Tuesday, April 19, 2005

Religionists for Nuclear

Stewart Brand predicts here in Technology Review that "Over the next ten years ... the mainstream of the environmental movement will reverse its opinion and activism in four major areas: population growth, urbani­zation, genetically engineered organisms, and nuclear power." The reason?
There are a great many more environmental romantics than there are scientists. That’s fortunate, since their inspiration means that most people in developed socie­ties see themselves as environmentalists. But it also means that scientific perceptions are always a minority view, easily ignored, suppressed, or demonized if they don’t fit the consensus story line.
Brand suggests a consequence of the 'romantic view' is that it can take a while to notice that the science doesn't fit their preconceived notions - sometimes up to thirty years; for example, population growth rates peaked in 1968, but the scare stories only recently began to slow down.
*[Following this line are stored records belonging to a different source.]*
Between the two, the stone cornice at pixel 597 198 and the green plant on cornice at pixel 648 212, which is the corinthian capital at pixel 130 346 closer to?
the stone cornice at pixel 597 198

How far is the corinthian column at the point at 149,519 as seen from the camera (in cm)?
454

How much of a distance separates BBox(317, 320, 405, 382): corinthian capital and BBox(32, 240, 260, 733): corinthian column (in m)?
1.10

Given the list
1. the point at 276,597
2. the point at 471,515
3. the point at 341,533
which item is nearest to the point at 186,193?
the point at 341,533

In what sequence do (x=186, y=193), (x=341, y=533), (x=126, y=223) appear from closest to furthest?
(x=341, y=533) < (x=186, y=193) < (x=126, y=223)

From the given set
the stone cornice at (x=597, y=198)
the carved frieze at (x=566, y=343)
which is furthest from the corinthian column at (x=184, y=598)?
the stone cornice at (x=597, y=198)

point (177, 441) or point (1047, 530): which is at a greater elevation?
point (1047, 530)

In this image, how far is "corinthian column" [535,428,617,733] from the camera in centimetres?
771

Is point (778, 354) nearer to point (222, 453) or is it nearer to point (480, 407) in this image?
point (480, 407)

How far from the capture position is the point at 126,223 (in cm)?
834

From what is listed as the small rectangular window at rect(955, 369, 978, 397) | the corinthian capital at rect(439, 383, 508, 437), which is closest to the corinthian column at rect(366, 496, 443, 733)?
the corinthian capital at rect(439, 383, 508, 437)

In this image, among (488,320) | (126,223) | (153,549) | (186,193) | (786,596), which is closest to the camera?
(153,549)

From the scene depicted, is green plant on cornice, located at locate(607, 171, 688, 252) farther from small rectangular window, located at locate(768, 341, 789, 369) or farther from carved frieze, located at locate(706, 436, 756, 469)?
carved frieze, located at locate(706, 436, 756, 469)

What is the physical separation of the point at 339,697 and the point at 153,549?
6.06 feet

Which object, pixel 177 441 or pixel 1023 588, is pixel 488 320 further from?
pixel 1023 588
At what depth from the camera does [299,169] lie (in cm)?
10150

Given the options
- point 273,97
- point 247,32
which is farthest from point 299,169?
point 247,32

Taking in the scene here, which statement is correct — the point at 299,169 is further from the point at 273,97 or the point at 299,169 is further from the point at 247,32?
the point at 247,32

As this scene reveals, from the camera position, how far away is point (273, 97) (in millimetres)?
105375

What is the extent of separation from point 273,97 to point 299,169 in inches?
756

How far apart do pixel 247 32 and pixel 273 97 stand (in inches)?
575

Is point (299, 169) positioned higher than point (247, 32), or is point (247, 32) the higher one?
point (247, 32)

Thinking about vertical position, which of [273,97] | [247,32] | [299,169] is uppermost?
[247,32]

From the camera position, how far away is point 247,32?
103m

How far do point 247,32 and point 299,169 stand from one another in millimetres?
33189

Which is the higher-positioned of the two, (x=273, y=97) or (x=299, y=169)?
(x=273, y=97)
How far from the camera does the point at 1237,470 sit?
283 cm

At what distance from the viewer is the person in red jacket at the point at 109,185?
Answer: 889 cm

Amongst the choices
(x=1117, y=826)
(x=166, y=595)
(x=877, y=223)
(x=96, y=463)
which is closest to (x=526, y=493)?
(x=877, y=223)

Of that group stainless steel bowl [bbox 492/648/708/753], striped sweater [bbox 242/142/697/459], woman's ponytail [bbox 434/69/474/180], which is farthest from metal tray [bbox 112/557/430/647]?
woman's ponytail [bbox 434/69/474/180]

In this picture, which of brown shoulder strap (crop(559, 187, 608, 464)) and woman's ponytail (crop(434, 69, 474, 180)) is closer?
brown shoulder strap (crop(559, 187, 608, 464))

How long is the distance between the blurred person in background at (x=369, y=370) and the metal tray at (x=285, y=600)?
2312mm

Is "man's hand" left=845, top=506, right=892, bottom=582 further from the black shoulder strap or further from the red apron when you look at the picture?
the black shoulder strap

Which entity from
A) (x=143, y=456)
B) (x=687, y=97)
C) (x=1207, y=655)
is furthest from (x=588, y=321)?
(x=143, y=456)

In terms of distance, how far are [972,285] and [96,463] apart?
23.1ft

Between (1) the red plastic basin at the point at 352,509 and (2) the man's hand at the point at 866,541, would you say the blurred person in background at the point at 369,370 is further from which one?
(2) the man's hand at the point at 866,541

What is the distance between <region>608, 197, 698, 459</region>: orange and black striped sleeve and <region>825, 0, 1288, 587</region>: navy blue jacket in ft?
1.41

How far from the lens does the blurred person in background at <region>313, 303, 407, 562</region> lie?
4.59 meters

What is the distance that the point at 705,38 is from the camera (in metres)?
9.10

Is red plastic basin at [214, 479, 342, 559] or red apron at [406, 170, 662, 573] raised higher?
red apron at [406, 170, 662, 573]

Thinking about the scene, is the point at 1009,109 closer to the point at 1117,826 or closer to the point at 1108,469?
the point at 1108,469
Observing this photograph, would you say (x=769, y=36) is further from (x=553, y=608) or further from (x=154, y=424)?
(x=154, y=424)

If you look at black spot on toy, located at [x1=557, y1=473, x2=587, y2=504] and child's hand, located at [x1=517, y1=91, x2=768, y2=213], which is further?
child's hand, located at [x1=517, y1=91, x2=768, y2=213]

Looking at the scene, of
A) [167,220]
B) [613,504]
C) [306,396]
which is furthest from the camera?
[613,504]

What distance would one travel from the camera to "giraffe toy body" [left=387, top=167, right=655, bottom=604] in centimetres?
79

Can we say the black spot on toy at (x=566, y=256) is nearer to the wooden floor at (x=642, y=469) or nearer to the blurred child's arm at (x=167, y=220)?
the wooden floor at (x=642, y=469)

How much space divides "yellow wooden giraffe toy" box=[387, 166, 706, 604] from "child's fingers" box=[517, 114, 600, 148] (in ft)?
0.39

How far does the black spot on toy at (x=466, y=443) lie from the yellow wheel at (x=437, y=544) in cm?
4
So will Rod and Jeanette start crusading for nuclear any time soon? Well, if their convictions on global warming and 'peak oil' are based on reason rather than religion, they will. (Yeah right.)

You see, people like Bob Bidinotto disagrees with the term 'romantic' to describe environmentalists. He prefers to call them religionists as he explains here in his blog. "Religions traditionally criticize human reason, and extol faith." he points out. "So does environmentalism."

And yes, there are a lot of them about. A 1997 survey published in American Demographics found that fully a fourth of all Americans 'see nature as sacred, want to stop corporate polluters, are suspicious of big business, are interested in voluntary simplicity, and are willing to pay to clean up the environment and stop global warming.' That’s amazing growth for a new faith in just three decades.

At this rate, environmentalism will supplant all rival religions in a few more years. "Why fight it?," says Bidinotto. Let's just accept environmentalism as a new religion and be done with it. At least then we could argue for the separation of church and state.

[Thanks to Stephen Hicks for spotting the Technology Review link.]

UPDATE: Owen McShane has pointed me to a speech by author Michael Crichton making a similar point about environmentalism being a religion. You can find the speech here.